- _Dataset content_:
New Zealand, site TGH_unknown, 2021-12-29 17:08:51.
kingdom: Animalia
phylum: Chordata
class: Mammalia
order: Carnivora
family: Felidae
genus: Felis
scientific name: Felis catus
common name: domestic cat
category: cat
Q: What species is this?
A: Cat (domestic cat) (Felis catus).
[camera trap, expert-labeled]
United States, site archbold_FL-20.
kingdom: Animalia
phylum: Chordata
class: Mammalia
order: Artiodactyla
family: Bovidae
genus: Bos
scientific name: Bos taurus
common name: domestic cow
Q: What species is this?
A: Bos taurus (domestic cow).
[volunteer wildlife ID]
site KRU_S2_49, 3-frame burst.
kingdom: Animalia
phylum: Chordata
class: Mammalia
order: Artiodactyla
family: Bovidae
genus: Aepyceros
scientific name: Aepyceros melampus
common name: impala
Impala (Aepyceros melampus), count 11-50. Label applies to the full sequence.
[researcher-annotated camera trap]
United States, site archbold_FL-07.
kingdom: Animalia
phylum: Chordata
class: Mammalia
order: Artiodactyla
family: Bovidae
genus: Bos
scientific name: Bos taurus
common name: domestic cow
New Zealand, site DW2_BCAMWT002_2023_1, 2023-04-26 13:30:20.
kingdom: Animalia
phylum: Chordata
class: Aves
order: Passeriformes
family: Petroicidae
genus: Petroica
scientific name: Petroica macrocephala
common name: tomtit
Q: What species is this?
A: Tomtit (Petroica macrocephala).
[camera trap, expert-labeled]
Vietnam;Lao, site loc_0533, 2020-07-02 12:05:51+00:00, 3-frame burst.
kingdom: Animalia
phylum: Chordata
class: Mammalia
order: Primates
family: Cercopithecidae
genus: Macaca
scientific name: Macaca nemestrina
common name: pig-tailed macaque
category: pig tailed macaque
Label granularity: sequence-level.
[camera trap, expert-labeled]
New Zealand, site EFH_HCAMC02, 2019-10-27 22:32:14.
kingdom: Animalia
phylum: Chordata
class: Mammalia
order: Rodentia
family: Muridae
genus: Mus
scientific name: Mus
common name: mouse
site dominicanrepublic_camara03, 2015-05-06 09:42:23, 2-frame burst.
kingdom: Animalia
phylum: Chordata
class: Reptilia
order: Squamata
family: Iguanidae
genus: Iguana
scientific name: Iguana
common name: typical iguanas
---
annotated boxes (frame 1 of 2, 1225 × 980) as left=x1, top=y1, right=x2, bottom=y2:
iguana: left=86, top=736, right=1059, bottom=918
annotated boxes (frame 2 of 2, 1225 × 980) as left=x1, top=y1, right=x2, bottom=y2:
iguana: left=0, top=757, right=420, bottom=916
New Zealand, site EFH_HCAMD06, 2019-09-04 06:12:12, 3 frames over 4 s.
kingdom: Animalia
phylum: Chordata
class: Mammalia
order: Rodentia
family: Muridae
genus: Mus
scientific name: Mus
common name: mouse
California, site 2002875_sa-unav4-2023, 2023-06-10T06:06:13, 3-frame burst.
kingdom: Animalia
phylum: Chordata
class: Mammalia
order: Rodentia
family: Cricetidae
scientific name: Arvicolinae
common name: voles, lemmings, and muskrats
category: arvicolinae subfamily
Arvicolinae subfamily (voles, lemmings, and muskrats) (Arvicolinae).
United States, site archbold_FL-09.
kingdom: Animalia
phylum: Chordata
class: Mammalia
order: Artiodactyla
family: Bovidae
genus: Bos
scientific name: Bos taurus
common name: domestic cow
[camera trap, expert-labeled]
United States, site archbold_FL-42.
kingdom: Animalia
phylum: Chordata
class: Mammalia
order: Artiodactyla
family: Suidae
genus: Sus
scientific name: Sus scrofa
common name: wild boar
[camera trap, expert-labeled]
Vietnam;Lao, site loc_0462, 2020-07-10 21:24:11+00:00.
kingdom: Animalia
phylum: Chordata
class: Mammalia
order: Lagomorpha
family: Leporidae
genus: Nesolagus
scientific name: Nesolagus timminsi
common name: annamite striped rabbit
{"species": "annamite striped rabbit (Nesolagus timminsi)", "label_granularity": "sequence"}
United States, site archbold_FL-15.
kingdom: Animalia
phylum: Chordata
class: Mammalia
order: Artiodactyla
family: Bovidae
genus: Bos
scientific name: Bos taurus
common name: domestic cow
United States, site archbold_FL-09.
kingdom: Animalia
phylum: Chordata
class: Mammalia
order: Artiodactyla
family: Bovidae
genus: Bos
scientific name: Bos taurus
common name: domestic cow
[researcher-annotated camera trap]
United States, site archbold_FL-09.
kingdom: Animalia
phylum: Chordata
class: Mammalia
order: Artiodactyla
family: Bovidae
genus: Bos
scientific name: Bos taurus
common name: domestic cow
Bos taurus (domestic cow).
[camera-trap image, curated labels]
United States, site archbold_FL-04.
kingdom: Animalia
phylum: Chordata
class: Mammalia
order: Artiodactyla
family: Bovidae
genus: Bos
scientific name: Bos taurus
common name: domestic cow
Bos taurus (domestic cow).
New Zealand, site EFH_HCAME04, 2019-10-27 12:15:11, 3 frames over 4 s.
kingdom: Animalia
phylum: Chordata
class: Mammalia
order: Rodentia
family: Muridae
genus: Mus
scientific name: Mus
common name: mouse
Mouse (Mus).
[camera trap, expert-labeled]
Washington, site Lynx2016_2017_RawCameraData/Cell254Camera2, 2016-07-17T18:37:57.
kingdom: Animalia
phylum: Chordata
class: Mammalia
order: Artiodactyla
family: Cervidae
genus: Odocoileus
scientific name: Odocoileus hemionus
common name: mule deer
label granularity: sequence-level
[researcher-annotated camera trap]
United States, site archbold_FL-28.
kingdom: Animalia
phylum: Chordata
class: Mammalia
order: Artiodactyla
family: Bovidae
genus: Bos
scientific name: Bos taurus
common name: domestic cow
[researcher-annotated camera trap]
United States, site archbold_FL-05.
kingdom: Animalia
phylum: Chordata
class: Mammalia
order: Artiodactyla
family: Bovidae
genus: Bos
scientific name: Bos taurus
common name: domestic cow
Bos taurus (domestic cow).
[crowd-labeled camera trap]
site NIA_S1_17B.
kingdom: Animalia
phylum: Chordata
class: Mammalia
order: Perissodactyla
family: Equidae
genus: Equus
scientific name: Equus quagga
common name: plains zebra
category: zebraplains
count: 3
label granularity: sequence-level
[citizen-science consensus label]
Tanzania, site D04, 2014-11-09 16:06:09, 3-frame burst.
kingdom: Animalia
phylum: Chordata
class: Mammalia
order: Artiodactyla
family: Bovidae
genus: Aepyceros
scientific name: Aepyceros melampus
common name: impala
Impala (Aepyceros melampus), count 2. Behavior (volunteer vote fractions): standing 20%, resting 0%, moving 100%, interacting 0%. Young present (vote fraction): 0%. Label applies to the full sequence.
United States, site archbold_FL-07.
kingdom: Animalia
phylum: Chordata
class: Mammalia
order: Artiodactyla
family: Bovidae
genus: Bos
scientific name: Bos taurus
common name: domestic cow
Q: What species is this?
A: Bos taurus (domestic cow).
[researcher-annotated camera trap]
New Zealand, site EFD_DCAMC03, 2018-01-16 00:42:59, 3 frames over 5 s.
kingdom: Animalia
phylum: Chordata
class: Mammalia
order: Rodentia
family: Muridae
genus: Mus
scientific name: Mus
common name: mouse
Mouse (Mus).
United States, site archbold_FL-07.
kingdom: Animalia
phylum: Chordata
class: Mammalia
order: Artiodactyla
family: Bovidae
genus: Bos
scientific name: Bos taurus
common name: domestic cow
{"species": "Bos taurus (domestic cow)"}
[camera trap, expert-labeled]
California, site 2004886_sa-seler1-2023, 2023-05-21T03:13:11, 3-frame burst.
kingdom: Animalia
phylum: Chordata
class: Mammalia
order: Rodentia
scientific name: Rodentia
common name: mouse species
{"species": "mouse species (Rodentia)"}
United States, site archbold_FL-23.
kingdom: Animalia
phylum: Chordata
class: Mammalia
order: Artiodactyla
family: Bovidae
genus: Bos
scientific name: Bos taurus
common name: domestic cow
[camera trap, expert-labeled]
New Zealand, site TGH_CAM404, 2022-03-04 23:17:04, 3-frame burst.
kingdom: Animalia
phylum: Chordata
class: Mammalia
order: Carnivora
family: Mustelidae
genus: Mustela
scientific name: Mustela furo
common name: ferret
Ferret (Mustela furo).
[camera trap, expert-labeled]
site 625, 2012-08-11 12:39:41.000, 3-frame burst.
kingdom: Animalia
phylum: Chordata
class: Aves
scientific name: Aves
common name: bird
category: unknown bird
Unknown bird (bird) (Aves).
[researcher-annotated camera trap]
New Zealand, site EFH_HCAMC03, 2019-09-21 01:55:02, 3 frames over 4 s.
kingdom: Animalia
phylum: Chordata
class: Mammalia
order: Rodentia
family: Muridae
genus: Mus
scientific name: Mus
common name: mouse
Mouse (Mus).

- _Assignment_: Your response should contain each line of the entries above that holds the string "over".

- _Task output_:
New Zealand, site EFH_HCAMD06, 2019-09-04 06:12:12, 3 frames over 4 s.
New Zealand, site EFH_HCAME04, 2019-10-27 12:15:11, 3 frames over 4 s.
New Zealand, site EFD_DCAMC03, 2018-01-16 00:42:59, 3 frames over 5 s.
New Zealand, site EFH_HCAMC03, 2019-09-21 01:55:02, 3 frames over 4 s.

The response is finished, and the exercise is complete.